Par exemple, les dépôts peuvent aller jusqu’à 30 000 euros dans des sacs scellés et sécurisés, contrairement à ce qui se faisait auparavant dans les trésoreries, et ils peuvent être effectués au rythme auquel celles-ci le souhaitent. C’est un service que l’État prend entièrement à sa charge. Il est vrai, toutefois, que nous leur conseillons d’éviter de déposer des sacs pour de la menue monnaie, car cela ne sert pas à grand-chose.
Vous évoquiez les caisses des piscines municipales. Beaucoup d’usagers des piscines, notamment pendant les vacances, paient leur entrée en espèces. Pourtant, ces mêmes usagers utilisent très facilement le paiement sans contact, en toute confiance, pour leurs paiements de tous les jours chez les commerçants.
Nous invitons donc les régies municipales à se doter de ces moyens d’encaissement du quotidien, pour faciliter le paiement par carte bancaire. La mise à disposition d’un paiement dématérialisé relève d’une obligation réglementaire et évite d’avoir à se déplacer dans les bureaux de poste pour de la petite monnaie ; en tout cas, cela réduit la fréquence de ces déplacements.
M. le président. La parole est à M. Bernard Buis, pour la réplique.

EXTRAITS DE DONNÉES:
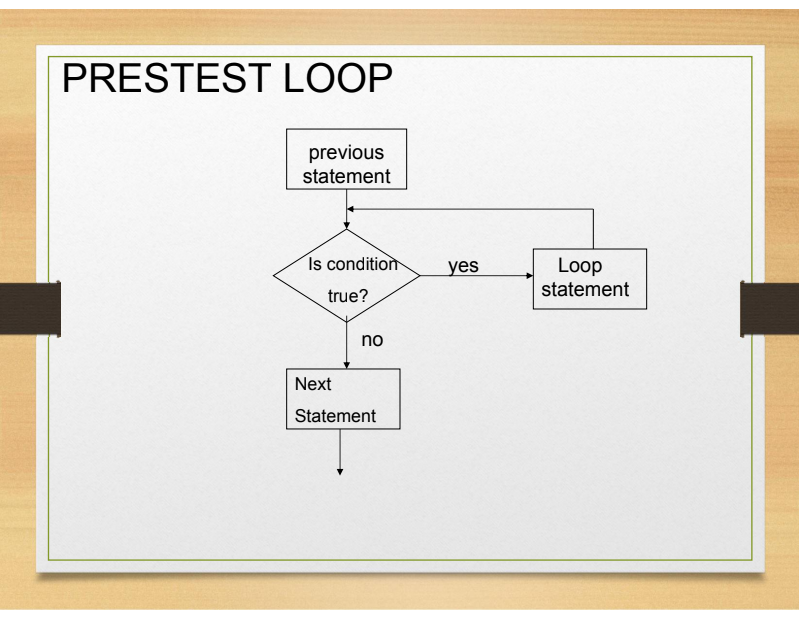 PRESTEST LOOP

previous statement

Is condition true?

yes

Loop statement

no

Next Statement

EXERCICES À RÉALISER:
[1] Répondez aux questions suivantes à partir du texte proposé :
(a) Jusqu'à quel montant les dépôts peuvent-ils aller ?
(b) Quel moyen de paiement les usagers des piscines utilisent-ils facilement chez les commerçants ?
(c) À qui la parole est-elle donnée à la fin ?
[2] Recopiez le passage du texte proposé qui commence aux mots « Vous évoquiez les » et s'arrête après « de ces déplacements. ».

RÉPONSES PAR EXERCICE:
[1]
(a) Jusqu'à 30 000 euros, dans des sacs scellés et sécurisés.
(b) Le paiement sans contact.
(c) À M. Bernard Buis, pour la réplique.

[2]
Vous évoquiez les caisses des piscines municipales. Beaucoup d’usagers des piscines, notamment pendant les vacances, paient leur entrée en espèces. Pourtant, ces mêmes usagers utilisent très facilement le paiement sans contact, en toute confiance, pour leurs paiements de tous les jours chez les commerçants.
Nous invitons donc les régies municipales à se doter de ces moyens d’encaissement du quotidien, pour faciliter le paiement par carte bancaire. La mise à disposition d’un paiement dématérialisé relève d’une obligation réglementaire et évite d’avoir à se déplacer dans les bureaux de poste pour de la petite monnaie ; en tout cas, cela réduit la fréquence de ces déplacements.